## THINGS TO DO
1) In the newsletter excerpt, how many people have signed up since the previous edition ran?
2) According to the newsletter excerpt, why will the Readings section lean heavily toward podcast transcripts?
3) Resume the newsletter excerpt after its final sentence, keeping to the author's voice in the Personal section.

## DOCUMENT TEXT

Narrative Capital, How Hinduism Scales, and the PMF Pyramid
Sajith Pai's kinda irregular newsletter #17
Welcome to the latest, freshest edition of Sajith Pai’s irregular-ish newsletter. A special thank you to the 135 of you who have signed up since the last newsletter ran, and will receive their first-ever Sajith Pai newsletter:) Noice!
Quick housekeeping announcements. The newsletter has two permanent sections. Writings - where I usually write an original piece, typically about venture or the startup ecosystem, and, Readings - about what I read and learnt about. As some of you are aware, I am reducing my information diet away from articles / newsletters to podcasts / podcast transcripts (and of course books). So the list of readings will be heavily tilted in favour of podcast transcripts. This time there is a new section, the rather imaginatively-named Personal section, that has well, some personal updates.
Personal
After two-and-a-half-years or so of precaution and care, I finally got infected by COVID-19. I was diagnosed yesterday, and have been isolating since then. From what I can make out, it seems to be a mild infection (at least thus far). Barring a bad cough, and some body aches yesterday, I haven’t had any issues.

## ENTRIES SUPPLIED
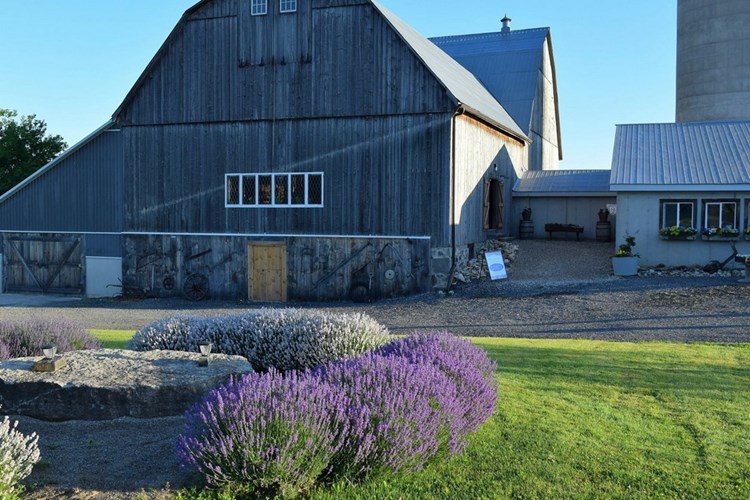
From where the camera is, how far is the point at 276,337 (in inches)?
394

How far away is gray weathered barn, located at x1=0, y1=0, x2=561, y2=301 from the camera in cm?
2236

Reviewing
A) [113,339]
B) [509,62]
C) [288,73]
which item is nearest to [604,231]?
[509,62]

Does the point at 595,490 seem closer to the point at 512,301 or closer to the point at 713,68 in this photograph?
the point at 512,301

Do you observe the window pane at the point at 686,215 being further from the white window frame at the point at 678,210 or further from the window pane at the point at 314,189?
the window pane at the point at 314,189

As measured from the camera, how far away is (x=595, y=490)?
5770 millimetres

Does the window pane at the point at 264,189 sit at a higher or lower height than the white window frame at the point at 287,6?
lower

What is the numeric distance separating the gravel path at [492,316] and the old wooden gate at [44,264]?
3.90 metres

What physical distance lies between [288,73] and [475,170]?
701cm

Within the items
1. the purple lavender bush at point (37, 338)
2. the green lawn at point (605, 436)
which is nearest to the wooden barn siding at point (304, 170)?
the green lawn at point (605, 436)

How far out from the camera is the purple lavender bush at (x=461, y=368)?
679 centimetres

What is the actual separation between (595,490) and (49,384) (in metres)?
5.40

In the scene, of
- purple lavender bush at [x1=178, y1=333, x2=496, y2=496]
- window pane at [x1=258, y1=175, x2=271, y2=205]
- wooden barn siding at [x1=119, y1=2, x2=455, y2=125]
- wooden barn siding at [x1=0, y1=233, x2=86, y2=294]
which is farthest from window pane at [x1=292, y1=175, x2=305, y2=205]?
purple lavender bush at [x1=178, y1=333, x2=496, y2=496]

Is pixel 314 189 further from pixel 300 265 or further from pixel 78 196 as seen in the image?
pixel 78 196

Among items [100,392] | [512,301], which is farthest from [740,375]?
[512,301]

## SOLVED PROBLEMS
1) 135 people have signed up since the last newsletter ran.

2) The author is shifting his information diet away from articles and newsletters toward podcasts, podcast transcripts and books. The Readings section reflects what he reads, so it will be tilted toward podcast transcripts.

3)
Concentrating on anything for long periods is tough. I haven’t done much reading even though a large pile of books stare at me. I did binge watch ‘Anatomy of a Scandal’. It isn’t anything that will perturb the Criterion Collection editors ever, but it was, for the mood and stage I was in, perfect mindless watching material.
I felt a bit guilty about my laziness, by noon today, that I decided to work on this issue. I started writing the original piece (this issue’s original piece is titled ‘Narrative Capital’) and it is the slowest writing I have done. It has just been hard to focus. But well, you gotta do what you gotta do.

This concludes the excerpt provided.